Render into Spanish this sentence from the passage on Christ the King: "But our extraordinary king knows what we really need."

Document text:
## Begin

As he suffered and bled, his heart beat with love for the very sinners who stood before him, mocking and taunting him.  As he gasped for breath, his gut burned with compassion for those who are lost.  As he bowed his head and died, he gave up his life willingly and mercifully for a world of people that don’t know or don’t even want his kind of kingdom.

Look carefully at this extraordinary king because he also gives extraordinary blessings.  Our sinful hearts want money and success and fame and glory.  But our extraordinary king knows what we really need.  Defiant sinners need forgiveness.  Those doomed to death need life.  Those bound for hell need heaven.

These are the extraordinary blessings our extraordinary king came to give us.  Look carefully at his wounds pouring out blood that washes our sin away.  Look carefully as he bows his head and dies so that we can live.  Listen carefully as the simple words, It is finished,” announce that Satan and hell are defeated and the gates of heaven have been opened.

So maybe we aren’t so crazy to Worship Christ the King.  We don’t really need money.  We don’t need fame or riches or success.  We don’t really even need our health.  We have what we need.  We have a God who loves us.  We have a Savior who forgives us.  We have a life that is filled with peace.  We have a heavenly home to live in for eternity.

## End

(Rows from a dataset)
## Begin

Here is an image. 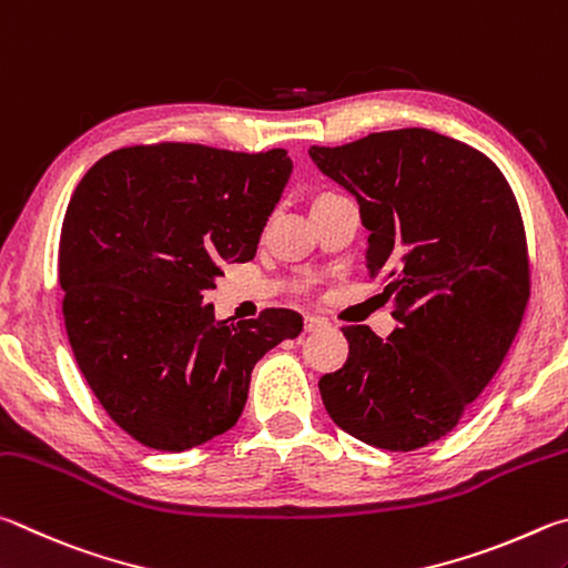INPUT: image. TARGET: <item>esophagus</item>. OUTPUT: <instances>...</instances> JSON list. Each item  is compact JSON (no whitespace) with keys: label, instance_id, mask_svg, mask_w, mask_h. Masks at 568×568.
Instances as JSON below:
<instances>
[{"label":"esophagus","instance_id":"esophagus-1","mask_svg":"<svg viewBox=\"0 0 568 568\" xmlns=\"http://www.w3.org/2000/svg\"><path fill=\"white\" fill-rule=\"evenodd\" d=\"M324 326H329V322L322 320V316H304V332H320Z\"/></svg>","mask_w":568,"mask_h":568}]
</instances>
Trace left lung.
<instances>
[{
    "mask_svg": "<svg viewBox=\"0 0 568 568\" xmlns=\"http://www.w3.org/2000/svg\"><path fill=\"white\" fill-rule=\"evenodd\" d=\"M356 196L366 268L394 296L399 329L342 326L349 356L320 392L334 424L376 449L414 452L449 434L499 372L531 294L524 219L489 156L429 129L312 146Z\"/></svg>",
    "mask_w": 568,
    "mask_h": 568,
    "instance_id": "1",
    "label": "left lung"
}]
</instances>
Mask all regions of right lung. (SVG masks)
I'll use <instances>...</instances> for the list:
<instances>
[{
  "mask_svg": "<svg viewBox=\"0 0 568 568\" xmlns=\"http://www.w3.org/2000/svg\"><path fill=\"white\" fill-rule=\"evenodd\" d=\"M290 174L284 149L159 142L116 149L77 184L59 236L67 336L109 419L149 449L232 429L254 364L300 336L292 310L234 324L202 304L224 262L254 258Z\"/></svg>",
  "mask_w": 568,
  "mask_h": 568,
  "instance_id": "obj_1",
  "label": "right lung"
}]
</instances>
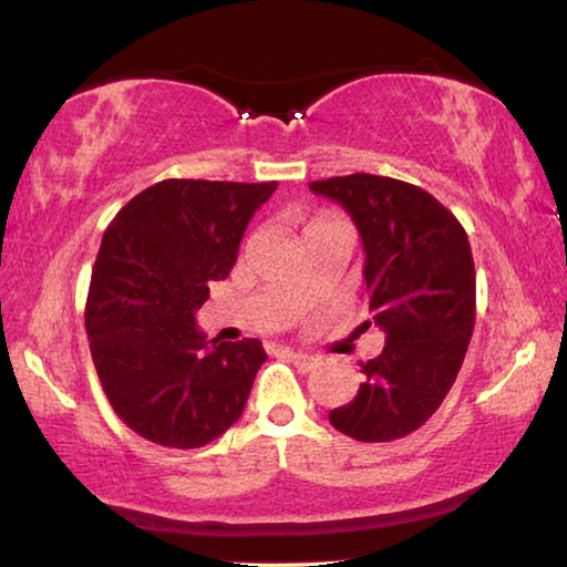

## End

Exercise response: Pero nuestro rey extraordinario sabe lo que realmente necesitamos.